"Open the parlor door, Murph. Where's my mother and my sister?"
"Miss Somers is taking her exercise, sir, and Mrs. Somers is with the owld gentleman"; opening the door, with the performance of taking father's hat.
"Sit down, Cassandra. I'll look up somebody."
It was a bewildering matter where to go; the room, vast and dark, was a complete litter of tables and sofas. The tables were loaded with lamps, books, and knick-knacks of every description; the sofas were strewn with English and French magazines, novels, and papers. I went to the window, while father perched on the music stool.
My attention was diverted to a large dog in the court, chained to a post near a pump, where a man was giving water to a handsome bay horse, at the same time keeping his eye on an individual who stood on a stone block, dressed in a loose velvet coat, a white felt hat, and slippers down at the heel. He had a coach whip in his hand—the handsomest hand I ever saw, which he snapped at the dog, who growled with rage. I heard Ben's voice in remonstrance; then a lazy laugh from velvet coat, who gave the dog a cut which made him bound. Ben, untying him, was overwhelmed with caresses. "Down, you fool! Off, Rash!" he said. "Look there," pointing to the window where I stood. The gentleman with the coach whip looked at me also. The likeness to Ben turned my suspicion into certainty that they were brothers. His disposition, I thought, must be lovely, judging from the episode with "Rash." I turned away, almost running against a lady, who extended her fingers toward me with a quick little laugh, and said:
"How de do? Where's Ben, to introduce us properly?"
"Here, mother," he said behind her, followed by the dog. "You were expecting Cassandra, my old chum; and Mr.

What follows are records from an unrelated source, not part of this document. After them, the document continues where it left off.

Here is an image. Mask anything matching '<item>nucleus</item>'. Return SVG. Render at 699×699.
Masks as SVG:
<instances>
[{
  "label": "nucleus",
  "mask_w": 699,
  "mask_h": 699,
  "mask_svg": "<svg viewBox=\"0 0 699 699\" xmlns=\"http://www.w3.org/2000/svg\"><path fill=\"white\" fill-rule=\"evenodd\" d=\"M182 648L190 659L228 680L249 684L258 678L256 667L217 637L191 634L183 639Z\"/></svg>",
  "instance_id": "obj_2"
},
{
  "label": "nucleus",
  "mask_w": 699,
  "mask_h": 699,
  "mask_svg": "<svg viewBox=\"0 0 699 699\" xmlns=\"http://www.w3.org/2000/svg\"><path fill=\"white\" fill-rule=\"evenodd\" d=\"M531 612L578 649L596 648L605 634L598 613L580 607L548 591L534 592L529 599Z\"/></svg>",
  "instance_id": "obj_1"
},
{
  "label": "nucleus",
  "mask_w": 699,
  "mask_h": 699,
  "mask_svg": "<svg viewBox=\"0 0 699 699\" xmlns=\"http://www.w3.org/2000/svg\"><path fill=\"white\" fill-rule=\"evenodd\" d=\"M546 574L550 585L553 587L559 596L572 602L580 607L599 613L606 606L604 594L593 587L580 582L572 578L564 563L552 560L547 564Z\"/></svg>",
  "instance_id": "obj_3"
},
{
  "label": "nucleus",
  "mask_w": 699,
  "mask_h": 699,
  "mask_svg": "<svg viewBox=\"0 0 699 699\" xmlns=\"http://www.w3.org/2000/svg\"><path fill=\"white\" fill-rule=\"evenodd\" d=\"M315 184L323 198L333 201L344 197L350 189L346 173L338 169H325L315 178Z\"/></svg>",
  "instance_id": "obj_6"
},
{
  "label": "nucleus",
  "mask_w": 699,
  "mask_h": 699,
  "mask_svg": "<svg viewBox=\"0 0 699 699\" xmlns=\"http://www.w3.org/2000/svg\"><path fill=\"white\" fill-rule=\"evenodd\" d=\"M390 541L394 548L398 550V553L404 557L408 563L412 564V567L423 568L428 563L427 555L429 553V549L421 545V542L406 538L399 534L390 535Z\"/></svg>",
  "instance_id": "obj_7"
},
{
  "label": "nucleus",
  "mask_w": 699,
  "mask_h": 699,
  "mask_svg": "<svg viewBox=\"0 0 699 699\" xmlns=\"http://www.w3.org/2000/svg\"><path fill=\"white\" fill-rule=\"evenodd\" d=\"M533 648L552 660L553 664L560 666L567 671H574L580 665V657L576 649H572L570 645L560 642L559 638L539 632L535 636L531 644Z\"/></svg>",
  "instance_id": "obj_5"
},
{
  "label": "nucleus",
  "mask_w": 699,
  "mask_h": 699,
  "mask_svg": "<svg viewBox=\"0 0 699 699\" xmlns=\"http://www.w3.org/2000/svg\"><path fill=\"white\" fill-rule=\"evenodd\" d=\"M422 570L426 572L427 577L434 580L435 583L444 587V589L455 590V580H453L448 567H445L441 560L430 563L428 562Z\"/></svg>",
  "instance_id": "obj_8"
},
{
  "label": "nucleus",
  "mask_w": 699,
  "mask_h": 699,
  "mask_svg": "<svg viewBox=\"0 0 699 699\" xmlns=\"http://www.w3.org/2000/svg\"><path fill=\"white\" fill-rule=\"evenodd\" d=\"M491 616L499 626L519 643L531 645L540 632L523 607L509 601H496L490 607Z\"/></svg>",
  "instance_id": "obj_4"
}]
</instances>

Morgeson has come to leave her with us."
"Certainly. Rash, go out, dear. Mr. Morgeson, I am sorry to say," she spoke with more politeness, "that Mr. Somers is confined to his room with gout. May I take you up?"
"I have a short time to stay," looking at his watch and rising. "Do you consider the old school friendship between your son and Cassandra a sufficient reason for leaving her with you? To say nothing of the faint relationship which, we suppose, exists."
"Of course, very happy; Adelaide expects her," she said vaguely. I saw at once that she had never heard a word of our being relations. Ben had managed nicely in the affair of my invitation to Belem. But I desired to remain, in spite of Mrs. Somers's reception.